医療経済研究機構が英仏独米4ヵ国の制度を調査研究し、その結果、後発品使用に「努力不足」の薬剤師に対して、調剤報酬を「減らす」必要性があることを提言している。
行政サイド等(厚生労働省、日本薬剤師会)は、慎重な議論がいるとしているものの、後発品使用促進の必要性ということにおいては共通認識がある。
12年度までに後発品の「数量シェア30%以上」という政府目標の達成をどう実現していくかという大きな問題がある。
「薬剤服用歴管理指導料」(情報提供や服薬指導を行った場合に算定:30点)の見直しを行い、そこに「処方せん受付時の後発品使用意向の確認」を要件にするという案もでている。
患者が積極的に申し出ない限り、後発品に変更されにくい状況をどう打破していくかという視点も必要になってくる。
2008年度改定で「後発品調剤体制加算」(4点)が新設されたが、1品目でも後発品を調剤した処方せんの割合が全体の30%以上となっており、このハードルをあげることも検討されている。
なんか後発品の使用促進もいいが、患者の医薬品選択の自由までゆがめられることにならなければいいのだが。

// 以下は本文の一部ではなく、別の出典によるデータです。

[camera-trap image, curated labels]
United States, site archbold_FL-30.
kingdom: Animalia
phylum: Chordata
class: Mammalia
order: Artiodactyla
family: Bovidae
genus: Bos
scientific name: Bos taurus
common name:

薬価問題、2010年問題などいろいろ問題があるが、これらとのバランスといった視点も考慮して、もちろん患者の医薬品選択の自由ということも考え、医療費削減⇒調剤報酬検討という2次元的な考えは避けるべきではないかと思う。
結論は調剤報酬を減らすということになってもいいのであるが、その過程でいろいろな問題を立体的に議論して、必要であれば他の施策ともあわせ、国民にも説明がつくかたちで検討されることを望みたい。